= EXCERPT =
####
F.I.F.A. – Dispute Resolution Chamber / Camera di Risoluzione delle Controversie – labour disputes / controversie di lavoro (2019-2020) – fifa.com – atto non ufficiale – Decision 12 June 2020

Decision of the
DRC Judge
passed via videoconference, on 12 June 2020,
regarding an employment-related dispute concerning the player Frank Kalanda
BY:
Daan de Jong (Netherlands), DRC Judge
CLAIMANT:
Frank Kalanda, Uganda
RESPONDENT:
AS Kigali, Rwanda
I. FACTS OF THE CASE
1. On 11 July 2017, the Ugandan player, Frank Kalanda, (hereinafter: the Claimant or player), and the club from Rwanda, AS Kigali, (hereinafter: the Respondent or club) concluded an employment contract valid as from the date of signature until 10 July 2020 (hereinafter: the contract), pursuant to which the Respondent undertook to pay the Claimant a monthly salary of 350,000 Rwandan Francs (RWF) and RWF 50,000 for accommodation.
2. On 20 July 2019, the Claimant received a letter from the Respondent dated 15 July 2019, by means of which the latter released the Claimant as a free player.
3. Consequently, on 22 July 2019 and 30 July 2019, the Claimant sent letters to the Fédération Rwandaise de Football Association (FERWAFA) and the Respondent, requesting RWF 4,800,000 corresponding to the salaries and accommodation for the remaining period of the contract, to no avail.
4. On 20 January 2020, the Claimant lodged a claim against the Respondent in front of FIFA for outstanding remuneration and compensation for breach of contract, claiming the following:
a) “Rwanda francs 700,000 as salary arears for the months of July and August 2019;
b) Rwanda francs 100,000 as accommodation spent by the player while in Rwanda for the month of July and August 2019 that remain unpaid by the respondent club contract to terms of the contract;
c) Rwanda francs 1,875,642 as compensation for the residual term of the prematurely terminated contract (11 months). This figure is after the subtraction of the value of the new contract;
d) Or in the alternative, in case para. 26 (a) is denied, we pray that the Claimant be awarded Rwanda Francs 2,216,667 as compensation for the residual term of the prematurely terminated contract (13 months). This amount is also after deduction of the value of the new contract (13 months);
e) Rwanda francs 1,050,000 as damages to the player for the arbitrary conduct of the club and for unilateral termination of the contract within the protected period.
5. The Claimant argued that the Respondent terminated the contract without just cause and he should, therefore, be entitled to the compensation for breach of contract in the amount of the residual value of the contract, taking into account his new contract signed on 26 August 2019 with the Ugandan club, Express Football Club.
6. Despite having invited to do so, no correspondence has been received from the club, AS Kigali, in response to the claim.
####
= RECORDED DATA =
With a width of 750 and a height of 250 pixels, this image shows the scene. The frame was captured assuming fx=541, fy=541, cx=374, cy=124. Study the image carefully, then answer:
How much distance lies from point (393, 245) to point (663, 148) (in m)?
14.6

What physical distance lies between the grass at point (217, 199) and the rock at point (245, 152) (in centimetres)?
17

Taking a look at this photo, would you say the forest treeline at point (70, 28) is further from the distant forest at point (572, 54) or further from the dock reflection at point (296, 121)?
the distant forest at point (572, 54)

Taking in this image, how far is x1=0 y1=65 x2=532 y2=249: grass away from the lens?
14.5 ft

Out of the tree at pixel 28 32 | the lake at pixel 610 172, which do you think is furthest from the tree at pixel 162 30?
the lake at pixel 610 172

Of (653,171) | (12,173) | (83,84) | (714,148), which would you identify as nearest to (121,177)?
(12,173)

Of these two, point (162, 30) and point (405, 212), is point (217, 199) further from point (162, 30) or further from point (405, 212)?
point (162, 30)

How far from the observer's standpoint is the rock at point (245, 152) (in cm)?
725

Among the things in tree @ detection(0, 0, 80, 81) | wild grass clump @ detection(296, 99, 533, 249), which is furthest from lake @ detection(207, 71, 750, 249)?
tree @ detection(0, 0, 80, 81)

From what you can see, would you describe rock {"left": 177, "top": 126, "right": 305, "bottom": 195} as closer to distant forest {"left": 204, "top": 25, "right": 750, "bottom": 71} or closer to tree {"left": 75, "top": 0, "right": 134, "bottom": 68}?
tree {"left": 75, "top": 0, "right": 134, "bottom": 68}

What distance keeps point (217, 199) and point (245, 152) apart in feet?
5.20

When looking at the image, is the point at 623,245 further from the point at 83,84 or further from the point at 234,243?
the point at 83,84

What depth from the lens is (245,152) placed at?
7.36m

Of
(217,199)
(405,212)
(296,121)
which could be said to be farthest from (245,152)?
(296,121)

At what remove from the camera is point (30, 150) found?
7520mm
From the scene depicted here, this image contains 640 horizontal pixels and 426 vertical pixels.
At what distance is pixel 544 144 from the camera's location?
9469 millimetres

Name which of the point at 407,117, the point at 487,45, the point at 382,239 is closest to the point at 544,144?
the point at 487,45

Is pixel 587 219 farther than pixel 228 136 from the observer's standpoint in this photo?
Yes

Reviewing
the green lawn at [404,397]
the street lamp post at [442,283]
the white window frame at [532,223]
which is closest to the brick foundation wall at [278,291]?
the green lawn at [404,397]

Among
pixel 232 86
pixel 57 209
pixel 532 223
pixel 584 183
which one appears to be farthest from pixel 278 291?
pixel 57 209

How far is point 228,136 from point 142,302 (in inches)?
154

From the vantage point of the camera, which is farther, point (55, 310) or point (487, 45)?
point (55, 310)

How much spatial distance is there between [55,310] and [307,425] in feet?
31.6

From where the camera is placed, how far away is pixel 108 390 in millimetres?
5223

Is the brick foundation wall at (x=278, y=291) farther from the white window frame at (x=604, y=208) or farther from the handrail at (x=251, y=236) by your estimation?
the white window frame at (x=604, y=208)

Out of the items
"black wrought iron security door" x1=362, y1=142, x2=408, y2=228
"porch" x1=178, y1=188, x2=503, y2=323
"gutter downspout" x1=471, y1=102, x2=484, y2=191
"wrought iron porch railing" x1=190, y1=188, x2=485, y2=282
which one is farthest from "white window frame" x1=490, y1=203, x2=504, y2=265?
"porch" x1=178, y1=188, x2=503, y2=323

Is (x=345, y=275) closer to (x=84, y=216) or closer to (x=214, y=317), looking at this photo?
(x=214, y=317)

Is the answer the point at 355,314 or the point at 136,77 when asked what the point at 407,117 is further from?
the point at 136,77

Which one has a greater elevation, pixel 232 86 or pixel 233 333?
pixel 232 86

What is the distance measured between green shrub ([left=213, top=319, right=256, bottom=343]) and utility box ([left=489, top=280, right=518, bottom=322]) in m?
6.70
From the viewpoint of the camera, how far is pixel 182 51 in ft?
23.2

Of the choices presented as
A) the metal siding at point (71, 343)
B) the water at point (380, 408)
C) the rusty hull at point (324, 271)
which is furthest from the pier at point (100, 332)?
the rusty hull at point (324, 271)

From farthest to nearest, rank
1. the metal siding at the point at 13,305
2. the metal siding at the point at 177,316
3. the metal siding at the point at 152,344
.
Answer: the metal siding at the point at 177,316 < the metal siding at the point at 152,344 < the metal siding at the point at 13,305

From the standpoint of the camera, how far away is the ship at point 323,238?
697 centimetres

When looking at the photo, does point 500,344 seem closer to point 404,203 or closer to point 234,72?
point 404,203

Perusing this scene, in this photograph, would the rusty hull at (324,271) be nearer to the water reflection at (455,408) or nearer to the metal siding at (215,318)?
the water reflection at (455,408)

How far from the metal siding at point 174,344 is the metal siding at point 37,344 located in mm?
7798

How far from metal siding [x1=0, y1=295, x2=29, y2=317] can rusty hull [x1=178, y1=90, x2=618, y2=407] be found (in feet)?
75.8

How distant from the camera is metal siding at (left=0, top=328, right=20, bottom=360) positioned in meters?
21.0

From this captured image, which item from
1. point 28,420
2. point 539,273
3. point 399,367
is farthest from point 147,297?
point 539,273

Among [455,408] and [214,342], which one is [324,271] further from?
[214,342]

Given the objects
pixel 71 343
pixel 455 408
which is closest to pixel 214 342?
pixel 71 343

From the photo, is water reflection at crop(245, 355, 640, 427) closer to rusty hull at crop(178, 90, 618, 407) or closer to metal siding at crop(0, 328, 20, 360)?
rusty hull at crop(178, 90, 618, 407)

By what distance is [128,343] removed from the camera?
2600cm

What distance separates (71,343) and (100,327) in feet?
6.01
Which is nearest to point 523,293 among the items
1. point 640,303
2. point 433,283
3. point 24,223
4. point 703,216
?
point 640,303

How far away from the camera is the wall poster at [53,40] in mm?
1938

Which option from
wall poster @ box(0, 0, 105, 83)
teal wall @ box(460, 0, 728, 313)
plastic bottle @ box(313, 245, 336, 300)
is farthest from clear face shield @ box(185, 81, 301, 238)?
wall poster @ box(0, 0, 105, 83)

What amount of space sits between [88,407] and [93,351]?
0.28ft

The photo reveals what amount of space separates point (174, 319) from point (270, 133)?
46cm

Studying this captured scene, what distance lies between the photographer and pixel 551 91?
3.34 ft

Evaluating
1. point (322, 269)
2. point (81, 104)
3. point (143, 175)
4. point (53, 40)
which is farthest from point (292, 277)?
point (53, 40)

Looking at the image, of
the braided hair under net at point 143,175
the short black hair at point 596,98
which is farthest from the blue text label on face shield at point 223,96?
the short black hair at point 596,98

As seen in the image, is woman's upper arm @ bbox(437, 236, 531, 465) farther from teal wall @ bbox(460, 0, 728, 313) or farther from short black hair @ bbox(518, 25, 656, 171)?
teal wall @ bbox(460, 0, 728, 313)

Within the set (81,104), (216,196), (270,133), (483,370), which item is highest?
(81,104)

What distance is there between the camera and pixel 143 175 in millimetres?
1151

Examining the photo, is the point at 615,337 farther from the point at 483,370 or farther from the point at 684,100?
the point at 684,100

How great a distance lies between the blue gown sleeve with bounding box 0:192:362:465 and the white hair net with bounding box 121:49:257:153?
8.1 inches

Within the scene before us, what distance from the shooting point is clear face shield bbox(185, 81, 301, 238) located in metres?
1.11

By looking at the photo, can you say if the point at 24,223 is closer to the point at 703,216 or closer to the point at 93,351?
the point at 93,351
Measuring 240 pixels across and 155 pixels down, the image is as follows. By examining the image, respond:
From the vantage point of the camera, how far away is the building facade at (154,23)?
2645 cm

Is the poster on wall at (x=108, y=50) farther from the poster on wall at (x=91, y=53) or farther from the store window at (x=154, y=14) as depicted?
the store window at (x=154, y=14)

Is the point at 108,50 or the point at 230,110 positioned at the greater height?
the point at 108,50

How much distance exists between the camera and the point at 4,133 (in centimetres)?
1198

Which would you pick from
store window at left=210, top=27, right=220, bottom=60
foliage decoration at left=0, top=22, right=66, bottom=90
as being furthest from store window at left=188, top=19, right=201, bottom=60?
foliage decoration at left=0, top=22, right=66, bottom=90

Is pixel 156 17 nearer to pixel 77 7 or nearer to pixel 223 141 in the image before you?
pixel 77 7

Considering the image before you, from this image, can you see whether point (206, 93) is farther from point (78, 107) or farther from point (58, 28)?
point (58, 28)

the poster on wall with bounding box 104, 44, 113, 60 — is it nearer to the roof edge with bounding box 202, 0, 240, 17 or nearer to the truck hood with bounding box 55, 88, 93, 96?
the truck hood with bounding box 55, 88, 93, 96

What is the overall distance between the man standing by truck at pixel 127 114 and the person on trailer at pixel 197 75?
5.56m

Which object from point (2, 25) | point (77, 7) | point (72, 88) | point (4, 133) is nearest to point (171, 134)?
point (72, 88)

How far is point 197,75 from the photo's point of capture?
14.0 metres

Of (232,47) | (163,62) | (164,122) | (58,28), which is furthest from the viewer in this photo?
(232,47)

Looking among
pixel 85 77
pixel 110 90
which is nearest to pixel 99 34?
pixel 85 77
####
= SET EXERCISE =
Rewrite the FIFA decision starting at "Decision of the" and ending at "50,000 for accommodation.", switching every "AS Kigali" to "Kigali Sports Club".

= TASK OUTPUT =
Decision of the
DRC Judge
passed via videoconference, on 12 June 2020,
regarding an employment-related dispute concerning the player Frank Kalanda
BY:
Daan de Jong (Netherlands), DRC Judge
CLAIMANT:
Frank Kalanda, Uganda
RESPONDENT:
Kigali Sports Club, Rwanda
I. FACTS OF THE CASE
1. On 11 July 2017, the Ugandan player, Frank Kalanda, (hereinafter: the Claimant or player), and the club from Rwanda, Kigali Sports Club, (hereinafter: the Respondent or club) concluded an employment contract valid as from the date of signature until 10 July 2020 (hereinafter: the contract), pursuant to which the Respondent undertook to pay the Claimant a monthly salary of 350,000 Rwandan Francs (RWF) and RWF 50,000 for accommodation.